Für Filterkaffee und Handfilter-Methoden eignet sich Arabica meistens besser, weil die langsame Extraktion die feinen, fruchtigen Noten gut zur Geltung bringt. Für Espresso, gerade in Vollautomaten und Siebträgern, darf ruhig ein Robusta-Anteil dabei sein – die Crema wird dichter und der Kaffee bekommt spürbar mehr Wumm. Trinken Sie Ihren Kaffee überwiegend mit Milch, lohnt sich ebenfalls eine etwas kräftigere Mischung, da Milch die Intensität des Kaffees deutlich abschwächt.

Preis und Qualität – nicht immer eindeutig

Arabica ist im Anbau aufwendiger und ertragsärmer, was sich in der Regel im Preis niederschlägt – reine Arabica-Kaffees kosten meist mehr als Robusta oder Mischungen. Das heißt aber nicht automatisch, dass jeder Arabica-Kaffee jedem Robusta-Kaffee überlegen ist. Ich habe schon hervorragende Espressomischungen mit Robusta-Anteil getrunken und auch schon Arabica-Kaffees probiert, die mich geschmacklich überhaupt nicht überzeugt haben. Der Name auf der Packung ist eben nur die halbe Wahrheit.

Warum Frische am Ende wichtiger ist als die Sortenfrage

So spannend die Unterschiede zwischen Arabica und Robusta auch sind – in der Praxis hat die Frische der Bohne oft einen größeren Einfluss auf den Geschmack als die Sortenfrage allein. Eine hervorragende Arabica-Bohne, die schon monatelang im Supermarktregal steht, schmeckt oft schlechter als eine frisch geröstete Mischung.

Deshalb rösten wir bei Kaffeemo unsere Kaffeebohnen erst nach Ihrer Bestellung, nicht vorher auf Vorrat. Der Kaffee wird noch am selben Tag verschickt und ist innerhalb Deutschlands in der Regel spätestens nach zwei Tagen bei Ihnen – egal ob Sie sich für eine milde Arabica-Sorte oder eine kräftige Espressomischung mit Robusta-Anteil entscheiden.
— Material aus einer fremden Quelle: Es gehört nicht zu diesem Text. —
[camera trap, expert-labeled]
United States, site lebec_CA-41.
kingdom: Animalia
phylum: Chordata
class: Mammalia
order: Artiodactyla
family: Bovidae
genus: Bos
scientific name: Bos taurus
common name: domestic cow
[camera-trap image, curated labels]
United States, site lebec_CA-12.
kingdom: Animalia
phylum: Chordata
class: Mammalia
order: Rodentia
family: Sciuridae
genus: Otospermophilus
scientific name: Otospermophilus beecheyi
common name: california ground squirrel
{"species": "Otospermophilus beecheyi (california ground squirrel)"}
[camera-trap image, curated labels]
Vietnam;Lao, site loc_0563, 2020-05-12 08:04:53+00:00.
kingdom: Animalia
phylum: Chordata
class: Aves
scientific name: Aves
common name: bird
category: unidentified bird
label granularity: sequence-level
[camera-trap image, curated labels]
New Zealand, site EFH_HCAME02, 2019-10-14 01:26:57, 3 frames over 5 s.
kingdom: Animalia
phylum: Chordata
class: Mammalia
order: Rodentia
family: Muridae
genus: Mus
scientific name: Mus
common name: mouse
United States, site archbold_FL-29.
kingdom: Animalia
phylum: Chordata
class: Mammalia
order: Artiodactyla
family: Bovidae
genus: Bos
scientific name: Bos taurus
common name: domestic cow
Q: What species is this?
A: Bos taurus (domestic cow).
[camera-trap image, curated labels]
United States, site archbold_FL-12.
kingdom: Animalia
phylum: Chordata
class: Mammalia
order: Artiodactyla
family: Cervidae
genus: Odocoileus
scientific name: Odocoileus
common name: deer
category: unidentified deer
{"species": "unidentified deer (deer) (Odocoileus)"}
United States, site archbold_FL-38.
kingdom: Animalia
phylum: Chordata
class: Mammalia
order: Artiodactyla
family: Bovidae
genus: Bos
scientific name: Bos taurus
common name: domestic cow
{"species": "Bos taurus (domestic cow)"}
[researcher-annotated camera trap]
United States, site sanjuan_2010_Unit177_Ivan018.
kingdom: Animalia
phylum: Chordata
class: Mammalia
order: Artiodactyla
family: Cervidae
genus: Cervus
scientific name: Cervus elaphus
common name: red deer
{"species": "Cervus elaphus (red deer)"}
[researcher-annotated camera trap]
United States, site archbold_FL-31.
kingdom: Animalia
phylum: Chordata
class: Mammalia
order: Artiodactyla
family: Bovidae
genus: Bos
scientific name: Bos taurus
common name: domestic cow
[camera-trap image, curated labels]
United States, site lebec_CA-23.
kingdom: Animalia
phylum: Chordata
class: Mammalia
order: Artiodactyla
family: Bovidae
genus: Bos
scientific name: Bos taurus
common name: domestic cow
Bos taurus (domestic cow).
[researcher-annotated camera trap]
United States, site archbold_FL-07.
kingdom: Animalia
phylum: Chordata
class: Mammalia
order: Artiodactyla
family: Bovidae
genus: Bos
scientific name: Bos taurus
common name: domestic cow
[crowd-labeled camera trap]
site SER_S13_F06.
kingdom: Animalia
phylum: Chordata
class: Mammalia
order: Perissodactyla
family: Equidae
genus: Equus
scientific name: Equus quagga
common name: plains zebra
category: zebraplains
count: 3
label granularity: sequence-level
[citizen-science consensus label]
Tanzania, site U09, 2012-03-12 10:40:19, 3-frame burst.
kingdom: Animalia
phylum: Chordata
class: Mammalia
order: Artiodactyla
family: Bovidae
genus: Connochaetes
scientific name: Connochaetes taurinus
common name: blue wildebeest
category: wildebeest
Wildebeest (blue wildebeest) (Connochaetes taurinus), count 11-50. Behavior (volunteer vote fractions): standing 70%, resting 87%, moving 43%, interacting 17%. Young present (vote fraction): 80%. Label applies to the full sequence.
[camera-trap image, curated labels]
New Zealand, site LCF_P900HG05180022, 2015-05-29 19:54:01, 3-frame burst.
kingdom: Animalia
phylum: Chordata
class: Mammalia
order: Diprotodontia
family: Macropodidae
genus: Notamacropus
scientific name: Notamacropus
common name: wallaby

Häufig gestellte Fragen zu Arabica und Robusta

Ist Arabica gesünder als Robusta?

Nicht grundsätzlich. Arabica enthält weniger Koffein und etwas mehr natürliche Öle und Zucker, Robusta mehr Koffein und Chlorogensäure. Welche Bohne besser passt, hängt eher von der individuellen Koffeinverträglichkeit ab als von der Gesundheit allgemein.

Warum hat Robusta mehr Koffein als Arabica?

Koffein dient der Pflanze als natürlicher Schutz vor Schädlingen. Da Robusta in wärmeren, schädlingsreicheren Regionen wächst, hat sie im Laufe der Evolution einen höheren Koffeingehalt entwickelt als Arabica.

Enthalten dunkle Röstungen mehr Koffein?

Nein, das ist ein weit verbreiteter Irrtum. Der Koffeingehalt bleibt beim Rösten weitgehend stabil. Entscheidend für den Koffeingehalt ist die Bohnensorte, nicht der Röstgrad.

Welche Bohne eignet sich besser für Espresso?

Viele gute Espressomischungen kombinieren Arabica und Robusta. Der Robusta-Anteil sorgt für eine dichtere Crema und mehr Körper, während Arabica die feineren Aromen beisteuert.

Ist Arabica immer teurer als Robusta?

In der Regel ja, da der Anbau aufwendiger ist und die Erträge geringer ausfallen. Das bedeutet aber nicht automatisch eine höhere Qualität – auch Robusta-Mischungen können sehr gut schmecken.